VULCAN – Former state representative and current Michigan State Senate candidate Ed McBroom has released information about his demand of answers from the Michigan Department of Corrections in regard to the closure of the Ojibway Correctional Facility in Marenisco.

Earlier this month, the MDOC stunned the small community in rural Gogebic County with the announcement of the closure of the prison. The 2019 fiscal year budget required a prison to close, but many believed Ojibway had too many positives to be the one chosen. It also is a critical source of employment in an area of long economic hardship, which led to it taking on the prison decades ago when few other communities were willing.

 McBroom wants the department to specifically answer questions regarding what, if any, analysis was done by MDOC on the closure’s impact to the local community.

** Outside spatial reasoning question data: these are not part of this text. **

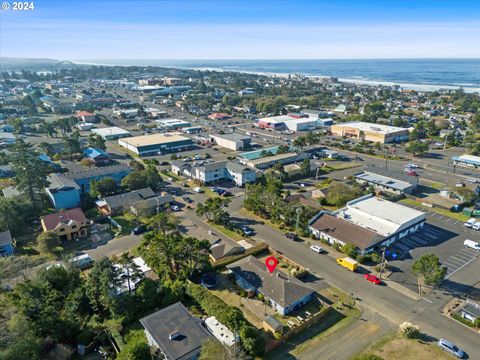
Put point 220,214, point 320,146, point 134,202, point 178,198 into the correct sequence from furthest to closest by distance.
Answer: point 320,146 → point 178,198 → point 134,202 → point 220,214

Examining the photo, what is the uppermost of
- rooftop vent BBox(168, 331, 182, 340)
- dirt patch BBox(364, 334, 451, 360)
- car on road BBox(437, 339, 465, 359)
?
rooftop vent BBox(168, 331, 182, 340)

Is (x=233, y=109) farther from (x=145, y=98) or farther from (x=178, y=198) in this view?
(x=178, y=198)

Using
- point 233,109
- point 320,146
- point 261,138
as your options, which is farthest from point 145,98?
point 320,146

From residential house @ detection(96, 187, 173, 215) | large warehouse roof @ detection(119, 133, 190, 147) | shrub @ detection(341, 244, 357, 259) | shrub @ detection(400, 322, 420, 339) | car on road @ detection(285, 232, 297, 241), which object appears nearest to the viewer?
shrub @ detection(400, 322, 420, 339)

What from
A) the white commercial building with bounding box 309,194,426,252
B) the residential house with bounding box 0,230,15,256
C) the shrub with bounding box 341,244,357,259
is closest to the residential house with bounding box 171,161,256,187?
the white commercial building with bounding box 309,194,426,252

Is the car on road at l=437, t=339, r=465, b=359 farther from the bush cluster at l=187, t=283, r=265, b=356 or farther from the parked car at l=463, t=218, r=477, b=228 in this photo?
the parked car at l=463, t=218, r=477, b=228

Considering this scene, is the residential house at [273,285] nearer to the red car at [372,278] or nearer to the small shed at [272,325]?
the small shed at [272,325]

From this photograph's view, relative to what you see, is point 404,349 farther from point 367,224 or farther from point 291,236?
point 367,224

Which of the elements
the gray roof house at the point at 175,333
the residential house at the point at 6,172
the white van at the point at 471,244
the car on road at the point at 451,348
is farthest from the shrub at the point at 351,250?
the residential house at the point at 6,172
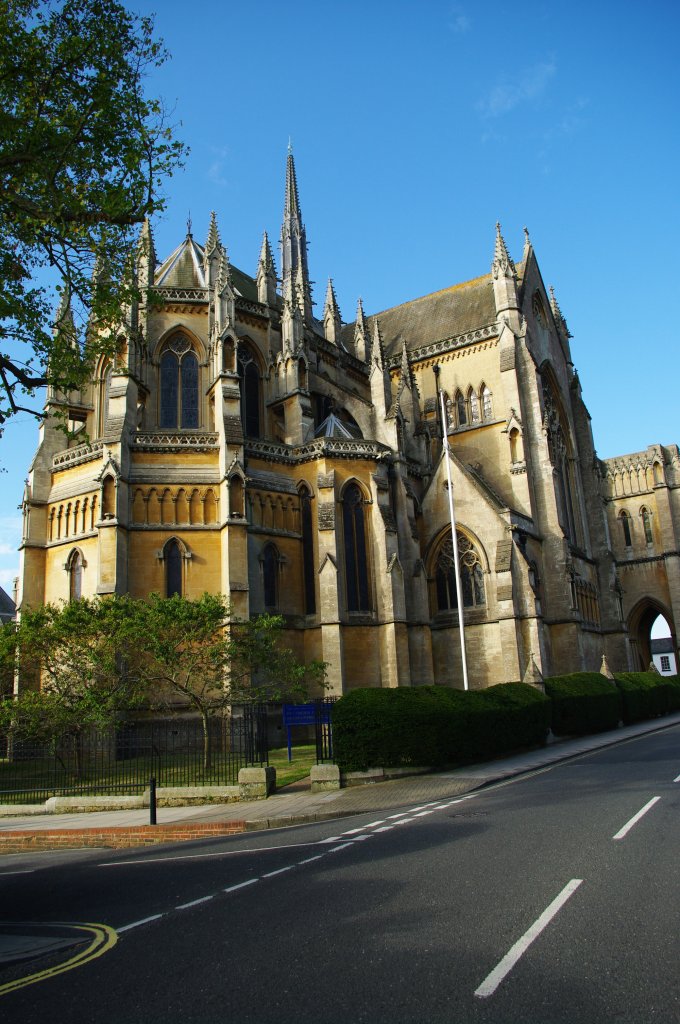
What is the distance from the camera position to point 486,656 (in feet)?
108

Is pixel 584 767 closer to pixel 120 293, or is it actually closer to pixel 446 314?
pixel 120 293

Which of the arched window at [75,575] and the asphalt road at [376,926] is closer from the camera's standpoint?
the asphalt road at [376,926]

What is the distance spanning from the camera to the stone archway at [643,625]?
50.4 meters

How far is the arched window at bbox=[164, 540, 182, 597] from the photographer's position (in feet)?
89.3

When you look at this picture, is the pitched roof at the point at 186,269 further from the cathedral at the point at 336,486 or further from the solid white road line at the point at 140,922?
the solid white road line at the point at 140,922

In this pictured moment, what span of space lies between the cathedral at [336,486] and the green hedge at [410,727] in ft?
27.7

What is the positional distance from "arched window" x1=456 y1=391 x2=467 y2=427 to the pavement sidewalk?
2532 centimetres

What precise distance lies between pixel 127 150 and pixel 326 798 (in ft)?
41.1

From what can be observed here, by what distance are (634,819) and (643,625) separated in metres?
47.5

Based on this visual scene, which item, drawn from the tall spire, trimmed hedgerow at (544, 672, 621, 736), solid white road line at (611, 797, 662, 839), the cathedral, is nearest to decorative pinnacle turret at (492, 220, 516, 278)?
the cathedral

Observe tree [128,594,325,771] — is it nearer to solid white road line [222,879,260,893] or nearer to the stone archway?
solid white road line [222,879,260,893]

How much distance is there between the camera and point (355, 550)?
31.2 metres

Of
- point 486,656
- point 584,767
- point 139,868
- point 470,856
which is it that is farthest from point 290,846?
point 486,656

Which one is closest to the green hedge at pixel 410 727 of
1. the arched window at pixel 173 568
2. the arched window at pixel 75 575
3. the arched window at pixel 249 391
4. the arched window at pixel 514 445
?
the arched window at pixel 173 568
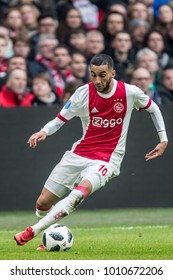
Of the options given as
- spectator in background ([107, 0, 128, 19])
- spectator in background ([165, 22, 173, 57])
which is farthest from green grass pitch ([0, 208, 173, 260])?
spectator in background ([107, 0, 128, 19])

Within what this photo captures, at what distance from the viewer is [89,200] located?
18266mm

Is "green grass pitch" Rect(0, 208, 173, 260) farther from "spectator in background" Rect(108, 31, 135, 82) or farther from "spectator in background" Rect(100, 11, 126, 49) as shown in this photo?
"spectator in background" Rect(100, 11, 126, 49)

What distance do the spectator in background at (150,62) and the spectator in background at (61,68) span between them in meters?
1.29

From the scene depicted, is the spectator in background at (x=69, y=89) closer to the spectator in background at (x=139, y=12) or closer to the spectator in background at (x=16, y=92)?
the spectator in background at (x=16, y=92)

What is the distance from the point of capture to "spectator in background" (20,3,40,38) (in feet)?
63.3

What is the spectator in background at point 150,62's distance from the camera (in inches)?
763

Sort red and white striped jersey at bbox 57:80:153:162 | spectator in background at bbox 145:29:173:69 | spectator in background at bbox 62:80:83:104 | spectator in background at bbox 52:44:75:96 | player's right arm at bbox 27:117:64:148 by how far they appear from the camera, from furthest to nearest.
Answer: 1. spectator in background at bbox 145:29:173:69
2. spectator in background at bbox 52:44:75:96
3. spectator in background at bbox 62:80:83:104
4. red and white striped jersey at bbox 57:80:153:162
5. player's right arm at bbox 27:117:64:148

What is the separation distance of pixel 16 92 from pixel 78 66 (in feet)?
4.68

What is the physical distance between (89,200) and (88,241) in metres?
4.55

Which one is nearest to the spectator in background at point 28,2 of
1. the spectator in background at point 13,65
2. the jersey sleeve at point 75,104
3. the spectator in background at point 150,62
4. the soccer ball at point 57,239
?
the spectator in background at point 13,65

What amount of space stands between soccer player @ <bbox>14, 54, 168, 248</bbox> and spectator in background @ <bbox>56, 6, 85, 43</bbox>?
22.2 ft

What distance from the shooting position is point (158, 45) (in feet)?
65.5
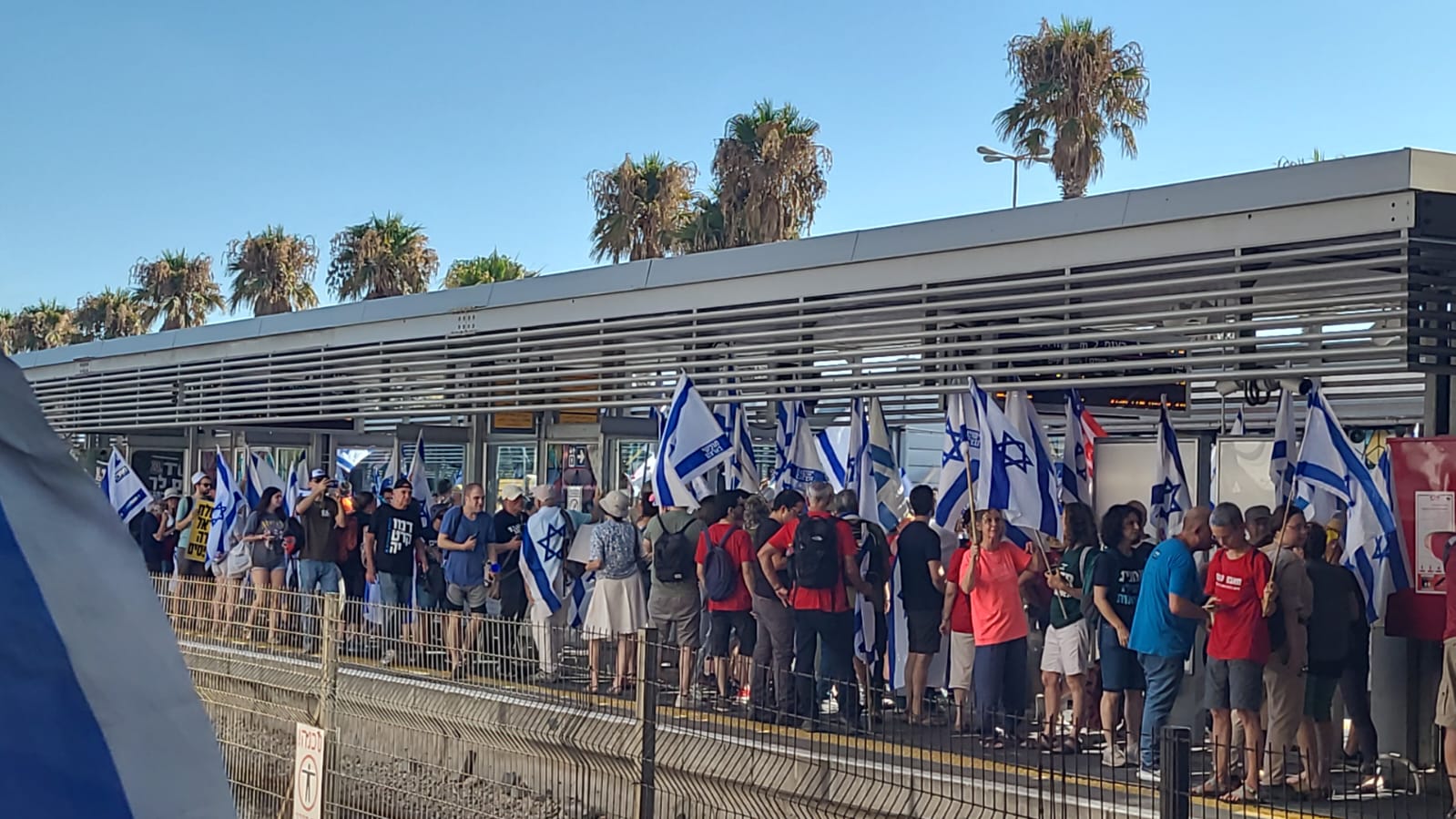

“The impacts must be researched beyond just the 200-plus employees,” McBroom said. “This will affect our schools, local services, construction, and even other employers who lose key personnel when the corrections officers move their families, which is sadly about their only option considering jobs presently available in this region.”

McBroom also believes the MDOC is required to do this by state law. “The budget passed has language in it from my time in the House, requiring the department to do a comprehensive analysis of these impacts and take them into consideration when making a closure. Was this done? When was it done? And, what did that analysis reveal, as it’s hard to imagine if it were done, how this closing can be justified as the economic consequences are in a word, ‘devastating’ and simply are far more significant to this region than any other area would suffer in the state through such a closure. We need to know, and I am filing a request that all of that analysis be shared with us immediately,” McBroom said.

McBroom is referencing Sec. 944 of the budget which says, in part, “…the department shall fully consider the potential economic impact of the prison closure on the community. …”

“When a decision saves taxpayer dollars from one bucket but costs more out of another it is not good policy,” McBroom said. “A responsible state weighs out all of the impact, and the department should have done so here and considered the profound adverse economic impact to the Western U.P.”